(TEXT):
Character encoding¶
There are three hard problems in computer science: 1) Converting from PDF, 2) Converting to PDF, and 3) O̳̳̳̳̳̳̳̳̳̳̳̳̳̳̳̳̳Ҙ҉҉҉ʹʹ҉ʹ̨̨̨̨̨̨̨̨̃༃༃O̳̳̳̳̳̳̳̳̳̳̳̳̳̳̳̳̳Ҙ҉҉҉ʹʹ҉ʹ̨̨̨̨̨̨̨̨̃༃༃ʹʹ҉ʹ̨̨̨̨̨̨̨̨̃༃༃
In most circumstances, pikepdf performs appropriate encodings and
decodings on its own, or returns pikepdf.String
if it is not clear
whether to present data as a string or binary data.
str(pikepdf.String)
is performed by inspecting the binary data. If the
binary data begins with a UTF-16 byte order mark, then the data is
interpreted as UTF-16 and returned as a Python str
. Otherwise, the data
is returned as a Python str
, if the binary data will be interpreted as
PDFDocEncoding and decoded to str
. Again, in most cases this is correct
behavior and will operate transparently.
Some functions are available in circumstances where it is necessary to force a particular conversion.
PDFDocEncoding¶
The PDF specification defines PDFDocEncoding, a character encoding used only in PDFs. It is quite similar to ASCII but not equivalent.
When pikepdf is imported, it automatically registers "pdfdoc"
as a codec
with the standard library, so that it may be used in string and byte
conversions.
"•".encode('pdfdoc') == b'\x81'
Other codecs¶
Two other codecs are commonly used in PDFs, but they are already part of the standard library.
WinAnsiEncoding is identical Windows Code Page 1252, and may be converted
using the "cp1251"
codec.
MacRomanEncoding may be converted using the "macroman"
codec.

(EXTRACTED INFORMATION):
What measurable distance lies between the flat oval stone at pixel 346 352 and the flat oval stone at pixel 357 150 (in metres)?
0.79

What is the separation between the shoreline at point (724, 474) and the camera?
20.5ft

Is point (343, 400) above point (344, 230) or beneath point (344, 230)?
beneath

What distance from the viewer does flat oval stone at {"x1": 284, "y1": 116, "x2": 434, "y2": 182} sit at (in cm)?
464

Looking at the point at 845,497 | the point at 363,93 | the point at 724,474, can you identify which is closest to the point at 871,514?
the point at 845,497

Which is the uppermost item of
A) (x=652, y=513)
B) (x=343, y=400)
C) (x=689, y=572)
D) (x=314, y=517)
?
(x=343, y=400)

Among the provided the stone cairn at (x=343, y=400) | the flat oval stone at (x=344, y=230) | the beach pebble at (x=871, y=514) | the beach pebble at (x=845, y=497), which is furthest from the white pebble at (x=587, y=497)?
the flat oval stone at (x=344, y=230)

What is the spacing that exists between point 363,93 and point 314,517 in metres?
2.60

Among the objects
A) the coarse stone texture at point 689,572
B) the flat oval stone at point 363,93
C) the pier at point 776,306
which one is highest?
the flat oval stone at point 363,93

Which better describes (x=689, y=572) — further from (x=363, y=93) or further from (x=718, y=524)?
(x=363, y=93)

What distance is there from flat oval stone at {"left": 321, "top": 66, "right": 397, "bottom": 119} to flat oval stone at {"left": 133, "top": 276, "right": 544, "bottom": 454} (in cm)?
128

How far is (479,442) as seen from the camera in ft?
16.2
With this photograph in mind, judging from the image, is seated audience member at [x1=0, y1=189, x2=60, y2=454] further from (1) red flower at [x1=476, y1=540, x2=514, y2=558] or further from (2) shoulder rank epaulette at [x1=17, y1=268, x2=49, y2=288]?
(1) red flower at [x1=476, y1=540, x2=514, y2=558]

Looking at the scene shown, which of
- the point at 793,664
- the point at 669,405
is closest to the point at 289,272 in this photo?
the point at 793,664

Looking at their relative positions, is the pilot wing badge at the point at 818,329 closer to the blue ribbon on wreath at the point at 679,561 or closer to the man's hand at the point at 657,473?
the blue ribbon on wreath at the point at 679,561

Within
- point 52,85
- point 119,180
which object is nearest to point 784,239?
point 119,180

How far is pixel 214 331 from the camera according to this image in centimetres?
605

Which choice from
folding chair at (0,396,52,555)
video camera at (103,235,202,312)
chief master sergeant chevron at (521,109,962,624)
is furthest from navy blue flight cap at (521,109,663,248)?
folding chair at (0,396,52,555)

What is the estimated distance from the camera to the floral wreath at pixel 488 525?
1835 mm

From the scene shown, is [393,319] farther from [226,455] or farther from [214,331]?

(PROMPT A):
Using the text on character encoding, answer these:
(i) How is the data interpreted when the binary data begins with a UTF-16 byte order mark?
(ii) What codec name does pikepdf register with the standard library when it is imported?
(iii) Which codec may be used to convert MacRomanEncoding?
(PROMPT B): Please transcribe a section of the text on character encoding, beginning at the words "is performed by" and ending after the words "but not equivalent.".

(CORRECT RESULT A):
(i) It is interpreted as UTF-16 and returned as a Python str.
(ii) "pdfdoc"
(iii) The "macroman" codec.

(CORRECT RESULT B):
is performed by inspecting the binary data. If the
binary data begins with a UTF-16 byte order mark, then the data is
interpreted as UTF-16 and returned as a Python str
. Otherwise, the data
is returned as a Python str
, if the binary data will be interpreted as
PDFDocEncoding and decoded to str
. Again, in most cases this is correct
behavior and will operate transparently.
Some functions are available in circumstances where it is necessary to force a particular conversion.
PDFDocEncoding¶
The PDF specification defines PDFDocEncoding, a character encoding used only in PDFs. It is quite similar to ASCII but not equivalent.